Offeree CompanyAddiko Bank AG
ISINAT000ADDIKO0
OfferorRaiffeisenbank International AG
Intention to make a bid pursuant to § 5 Takeover Act announced on

08 Apr 2026

Bid to be notified pursuant to § 10 Takeover Act until 22 Apr 2026, extended pursuant to § 10 para 1 Takeover Act until

07 May 2026

Bid notified pursuant to § 10 Takeover Act on

27 Apr 2026

Bid to be announced pursuant to § 11 Takeover Act (conditional on a period abridgement request pursuant to § 11 para 1 Takeover Act)

Not earlier than 14 May 2026, not later than 19 May 2026

Bid announced pursuant to § 11 Takeover Act on

14 May 2026

Acceptance period

14 May 2026 until 22 July 2026,  5:00 p.m. (CET)

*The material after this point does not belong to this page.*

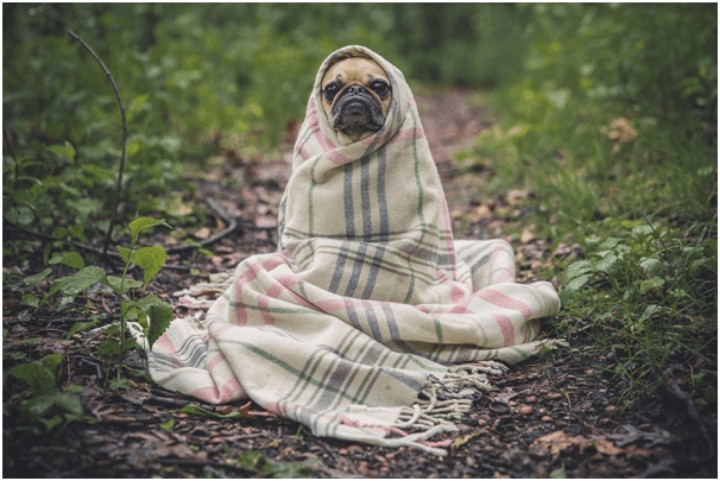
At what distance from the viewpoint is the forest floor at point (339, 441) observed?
1.91 metres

Extendet Acceptance Period

The Extended Acceptance Period begins, in accordance with § 19 para 3 Takeover Act, on the date of announcement of the result of the Offer and lasts for three months, provided that the Closing Conditions pursuant to  Section 4.1.1 and 4.1.4 of this offer are met by the end of the Acceptance Period. Assuming that the result is announced on 27 Jul 2026, the Extended Acceptance Period begins on 27 Jul 2026 and ends on 27 Oct 2026.

Offer price

EUR 26.50 (twenty-six euros and fifty cents) for each share (cum dividend for 2025 and any additional dividends declared by the Target Company following the announcement of this offer).

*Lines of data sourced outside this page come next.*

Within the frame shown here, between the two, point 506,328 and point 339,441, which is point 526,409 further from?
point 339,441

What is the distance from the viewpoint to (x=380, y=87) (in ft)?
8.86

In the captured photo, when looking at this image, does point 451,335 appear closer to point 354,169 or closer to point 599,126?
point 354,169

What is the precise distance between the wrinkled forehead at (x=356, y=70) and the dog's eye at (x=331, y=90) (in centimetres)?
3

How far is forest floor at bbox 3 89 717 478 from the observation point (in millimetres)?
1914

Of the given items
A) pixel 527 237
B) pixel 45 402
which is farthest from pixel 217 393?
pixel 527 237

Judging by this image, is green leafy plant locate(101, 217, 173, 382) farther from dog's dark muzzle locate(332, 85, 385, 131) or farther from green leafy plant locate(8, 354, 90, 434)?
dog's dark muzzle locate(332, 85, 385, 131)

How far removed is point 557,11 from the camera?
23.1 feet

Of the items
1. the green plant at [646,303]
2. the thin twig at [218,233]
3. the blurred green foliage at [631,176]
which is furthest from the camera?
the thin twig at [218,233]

Contractual Additional Payment Obligation

The Bidder has a potential variable contractual additional payment obligation to those shareholders who have accepted the Offer. For further details, please refer to the section 6.4.2(c) entitled “Carve-Out of the Carve-Out Subsidiaries” in this summary of the Offer.

Offer volume

Acquisition of 19,286,828 no-par bearer Shares of the taget Company. Excluded from the Offer are the 212,858 treasury Shares held by Addiko as well as 314 Shares owned by the Bidder.

Premium

3,11% (3M); 15,02% (6M); 21,78% (12M); 34,11% (24M); 66,04% (48M)

Conditions

The Offer is subject to the following closing conditions: 

(i)  Achievement of the minimum acceptance threshold of more than 75% (seventy-five percent) of all 19,500,000 Addiko Shares (corresponding to more than 14,625,000 Addiko Shares) by the end of the Acceptance Period; 

(ii)  Antitrust approval or non-prohibition of the merger by May 14, 2027; Regulatory approval or non-prohibition of the transaction by 14 May 2027; and 

(iii)  No material adverse change at Addiko until the end of the Acceptance Periode. 

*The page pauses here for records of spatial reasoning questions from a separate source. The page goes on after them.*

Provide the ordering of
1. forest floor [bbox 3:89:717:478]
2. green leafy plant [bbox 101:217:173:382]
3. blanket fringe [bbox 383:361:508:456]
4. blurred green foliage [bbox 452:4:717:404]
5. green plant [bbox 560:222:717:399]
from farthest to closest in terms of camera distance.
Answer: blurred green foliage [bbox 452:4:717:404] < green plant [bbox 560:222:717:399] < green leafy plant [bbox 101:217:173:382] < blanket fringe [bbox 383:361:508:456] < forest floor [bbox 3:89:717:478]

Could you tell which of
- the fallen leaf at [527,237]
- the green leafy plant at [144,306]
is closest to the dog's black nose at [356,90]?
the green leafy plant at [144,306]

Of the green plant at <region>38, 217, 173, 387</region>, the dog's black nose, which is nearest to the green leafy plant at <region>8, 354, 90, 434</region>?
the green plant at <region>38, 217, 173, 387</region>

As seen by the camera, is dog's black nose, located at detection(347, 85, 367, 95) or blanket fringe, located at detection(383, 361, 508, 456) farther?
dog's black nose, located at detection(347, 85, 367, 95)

The Bidder expressly reserves the right to waive, in whole or in part, the fulfillment of individual Closing Conditions to the extent permitted by law. Not-withstanding the shorter Acceptance Period, all Closing Conditions must be fulfilled by no later than 14 May 2027 (Long Stop Date); otherwise, the offer will become ineffective.

Paying agent

Raiffeisen Bank International AG, FN 122119 m, Am Stadtpark 9, 1030 Vienna

Shares held by bidder and parties acing in concert prior to announcement of the offer

The Offeror, RBI AG, holds 314 shares, and the party acting in concert, Alta Group, holds 1,878,167 shares directly (see Section 2.2.4).